The comments come amid mounting speculation that America is preparing to target Saddam Hussein's regime as phase two of the war on terror.

If there is no evidence of wrong doing, then I can't understand why Iraq should not allow inspectors to look a various sites

Geoff Hoon
Defence Secretary
Mr Hoon stressed "absolutely no decisions have been taken about any prospect of an attack" but said the lesson of 11 September was that threats to stability could not be ignored.

Earlier a former Labour defence minister urged Prime Minister Tony Blair to resist "hawks" in the US administration and their "vendetta" against Iraq.

Weapons fears

Mr Hoon told BBC Radio 4's Today programme: "I am confident that if the right conditions were set out we would support the United States."

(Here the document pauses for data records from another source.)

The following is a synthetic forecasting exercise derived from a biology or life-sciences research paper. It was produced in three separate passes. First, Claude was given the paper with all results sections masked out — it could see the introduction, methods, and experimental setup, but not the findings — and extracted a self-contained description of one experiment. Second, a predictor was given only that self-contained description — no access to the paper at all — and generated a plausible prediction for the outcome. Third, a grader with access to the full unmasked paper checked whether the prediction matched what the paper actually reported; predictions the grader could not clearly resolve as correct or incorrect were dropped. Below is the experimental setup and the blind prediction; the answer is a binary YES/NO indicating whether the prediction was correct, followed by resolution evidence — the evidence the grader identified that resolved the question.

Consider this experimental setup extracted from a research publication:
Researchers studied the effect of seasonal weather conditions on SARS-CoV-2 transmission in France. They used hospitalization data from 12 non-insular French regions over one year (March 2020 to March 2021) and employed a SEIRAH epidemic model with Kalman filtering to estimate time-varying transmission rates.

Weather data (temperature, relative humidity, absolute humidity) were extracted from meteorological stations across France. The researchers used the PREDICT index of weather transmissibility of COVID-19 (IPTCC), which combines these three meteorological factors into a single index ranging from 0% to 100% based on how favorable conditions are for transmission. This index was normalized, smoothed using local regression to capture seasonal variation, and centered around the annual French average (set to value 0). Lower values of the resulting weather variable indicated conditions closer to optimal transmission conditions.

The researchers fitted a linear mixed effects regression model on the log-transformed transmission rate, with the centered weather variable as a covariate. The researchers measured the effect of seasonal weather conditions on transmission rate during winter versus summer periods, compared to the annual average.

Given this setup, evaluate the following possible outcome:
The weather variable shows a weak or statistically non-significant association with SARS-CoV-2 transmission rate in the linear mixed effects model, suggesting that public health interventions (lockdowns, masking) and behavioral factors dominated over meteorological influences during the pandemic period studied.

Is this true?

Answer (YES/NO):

Those conditions for an attack included whether Iraq was observing international law and the UN Security Council resolutions on allowing in weapons inspectors, he said.

Iraq denies claims it is hiding away plants making weapons of mass destruction.

Peter Kilfoyle, former defence minister
Kilfoyle has voiced backbench unease
But Mr Hoon said: "If there is no evidence of wrongdoing, then I can't understand why Iraq should not allow inspectors to look a various sites."

On Thursday, the Iraqi Government said it was ready to let in British arms inspectors if the UK can say where the weapons of mass destruction are being kept.

"If Blair tells us, and the world, where and when these weapons are being produced (in Iraq), we are ready to immediately receive a British mission sent by Blair, accompanied by a group of British media men," a Baghdad government spokesman was quoted by the Iraqi News Agency INA as saying.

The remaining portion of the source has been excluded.